I followed the tutorial to create my own spaceship control Agent. During the Reset Agent Episode step, since my agent uses PhysicsConstraints and has SimulatePhysics enabled, I found that I cannot complete the agent’s position reset within a single tick. The engine requires a few ticks to achieve the desired position reset.
During this reset process, LearningAgents continues to interact with the agent, leading to anomalies in sample data. For example, data in GatherObservation is based on the pre-reset position, while GatherReward is calculated based on the post-reset position.
I attempted to implement my own AgentStatus control and added logic in functions like Gather Agent Observation to check whether sampling should be performed. For instance, if AgentStatus == PAUSE, these callback functions would not be called. However, the current ProcessExperience requires that the iteration counters for Observation, Action, Rewards, and Completion be the same. Without direct control over these counters, this approach often leads to Non-matching Iteration Number errors.
I also tried using RemoveAgent/AddAgent to replace the reset but encountered similar issues during agent initialization. Specifically:
If I wait for the agent’s position initialization to complete before adding the agent, I cannot ensure the agent starts from the beginning of a new sampling cycle, leading to a Non-Matching Iteration Number Error
If I add the agent without waiting for the position initialization to complete, data anomalies and pollution occur during sampling.
In summary, would it be possible to add a control function at the agent level for Gathering/Performing? This would allow developers to directly implement simple sampling control logic, such as pausing, starting from the beginning of next cycle, or discarding the current cycle.

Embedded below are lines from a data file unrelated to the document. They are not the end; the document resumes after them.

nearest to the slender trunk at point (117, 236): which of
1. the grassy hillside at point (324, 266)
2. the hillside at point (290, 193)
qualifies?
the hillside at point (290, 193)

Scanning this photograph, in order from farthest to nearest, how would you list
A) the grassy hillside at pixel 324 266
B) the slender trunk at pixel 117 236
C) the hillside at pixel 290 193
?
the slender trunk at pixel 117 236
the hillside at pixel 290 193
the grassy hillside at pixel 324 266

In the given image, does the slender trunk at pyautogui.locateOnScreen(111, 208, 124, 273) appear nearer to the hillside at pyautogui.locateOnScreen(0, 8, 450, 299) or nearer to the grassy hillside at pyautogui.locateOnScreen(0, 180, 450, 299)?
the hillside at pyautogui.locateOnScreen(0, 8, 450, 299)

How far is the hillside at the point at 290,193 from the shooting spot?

This would greatly help in managing agent interactions.
Thanks, this is valuable feedback as I haven’t experimented with a use-case like this yet.

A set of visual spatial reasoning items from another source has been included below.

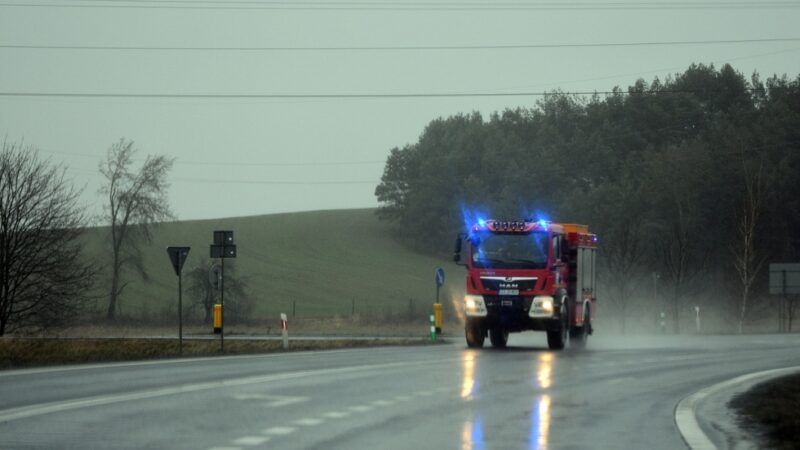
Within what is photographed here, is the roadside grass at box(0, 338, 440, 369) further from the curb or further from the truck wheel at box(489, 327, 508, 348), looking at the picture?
the curb

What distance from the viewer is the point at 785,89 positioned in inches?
4486

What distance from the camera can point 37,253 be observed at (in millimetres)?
46844

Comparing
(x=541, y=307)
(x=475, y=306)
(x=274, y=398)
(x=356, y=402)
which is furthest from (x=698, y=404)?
(x=475, y=306)

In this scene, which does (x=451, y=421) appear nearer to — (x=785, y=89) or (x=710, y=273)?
(x=710, y=273)

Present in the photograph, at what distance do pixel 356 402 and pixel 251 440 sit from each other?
14.7ft

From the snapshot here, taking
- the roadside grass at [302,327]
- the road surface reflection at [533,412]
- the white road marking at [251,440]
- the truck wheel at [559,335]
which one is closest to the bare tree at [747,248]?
the roadside grass at [302,327]

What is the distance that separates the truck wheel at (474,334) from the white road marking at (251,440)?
22.5 metres

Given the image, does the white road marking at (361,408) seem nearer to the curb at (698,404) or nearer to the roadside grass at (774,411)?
the curb at (698,404)

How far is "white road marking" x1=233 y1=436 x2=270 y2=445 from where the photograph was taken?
12375 millimetres

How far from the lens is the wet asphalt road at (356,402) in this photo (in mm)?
12922

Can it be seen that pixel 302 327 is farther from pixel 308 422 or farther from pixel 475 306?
pixel 308 422

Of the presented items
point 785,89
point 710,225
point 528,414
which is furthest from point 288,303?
point 528,414

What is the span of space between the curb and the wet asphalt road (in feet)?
0.61

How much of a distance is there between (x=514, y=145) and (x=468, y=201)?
8.68 metres
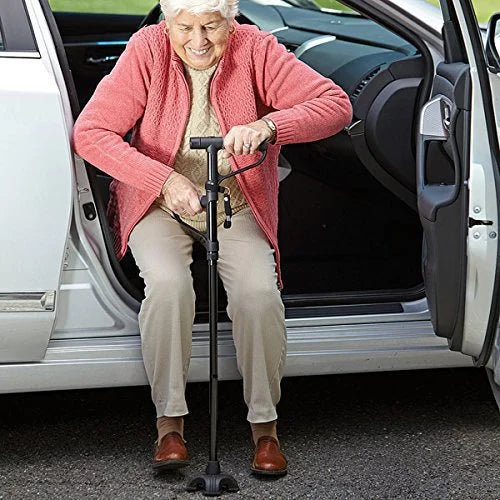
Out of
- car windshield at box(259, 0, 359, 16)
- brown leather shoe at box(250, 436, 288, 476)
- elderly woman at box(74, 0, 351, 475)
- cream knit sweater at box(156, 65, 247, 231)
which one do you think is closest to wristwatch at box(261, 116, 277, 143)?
elderly woman at box(74, 0, 351, 475)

Have you tried using the “lower” level API provided by the trainer? E.g. here’s a training program I setup in my manager for playing both sides of Connect Four like game:
Instead of calling RunTraining/RunInference, you can call the functions like:
Begin Training
Gather Completions/Rewards
Process Experience
etc.
Then have your on/off control logic here in the manager instead of inside the GatherObs function (i.e. the manager should control who is training, not the agents).
Let me know if/why that does not work if you can, but otherwise I will think about your use-case some more and see if I can’t think of a way to make it more convenient for you.
I talked to my colleague who also trains some agents using the physics and his solution is to use the training settings to trim the first few samples from each episode:
A related question. How do you handle invalid moves? (Although perhaps connect 4 doesn’t have invalid moves). There doesn’t seem to be support for masking valid moves in the framework and I am having a hard time just getting my agent to learn what an invalid move is.
Part of the issue is that the invalid move happens at Run Inference (so at the end of the train chain → completion, reward, process experience, run inference). Now I am in a situation where the agent tried to make an invalid move, so the game cannot proceed. I would catch this in a completion, but the completion doesn’t run until the next time the agent tries to move. (And before that the other player - which is just random - also needs to move).
Do you have suggestions on how to deal with this situation in a clean way?
Masking is coming in 5.6. It’s currently available on UE5-Main if you compile from source.
We still need to finish testing it so it may contain bugs but it’s “code complete” and we did some preliminary testing.
Not sure what you should do in the meantime. Best you could do with the tools available would be to Terminate the episode with a negative penalty and the policy should eventually learn not to do invalid moves, but that’s not a great solution (IMHO).